··· Given records
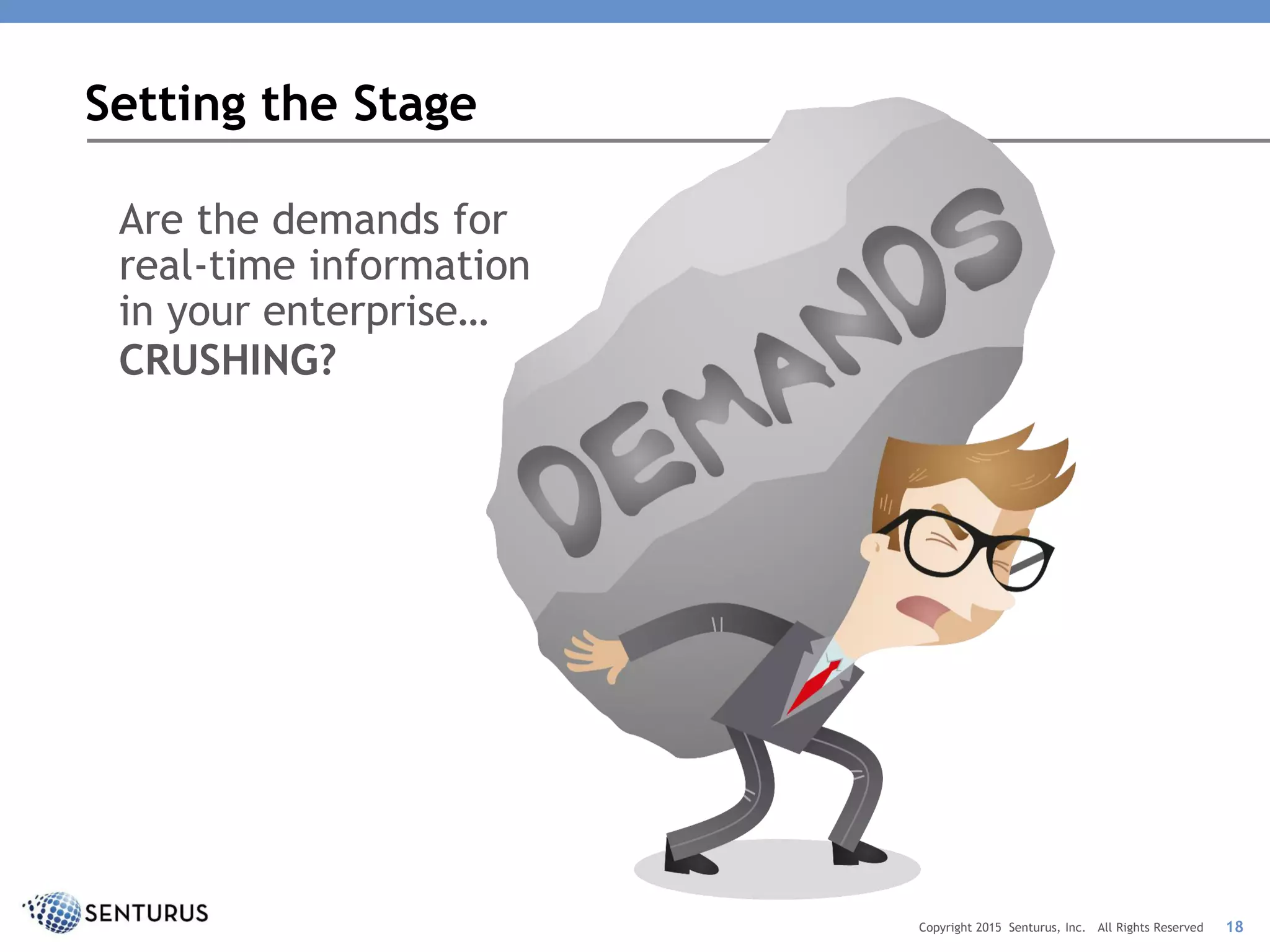 Setting the Stage

Are the demands for real-time information in your enterprise… CRUSHING?

DEMANDS

SENTURUS

Copyright 2015 Senturus, Inc. All Rights Reserved 18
······
Your assignment
Please quote exactly the lines from the one containing "Are the demands" through the last line of the records above, both included, and nothing else.

Output of the exercise
Are the demands for real-time information in your enterprise… CRUSHING?

DEMANDS

SENTURUS

Copyright 2015 Senturus, Inc. All Rights Reserved 18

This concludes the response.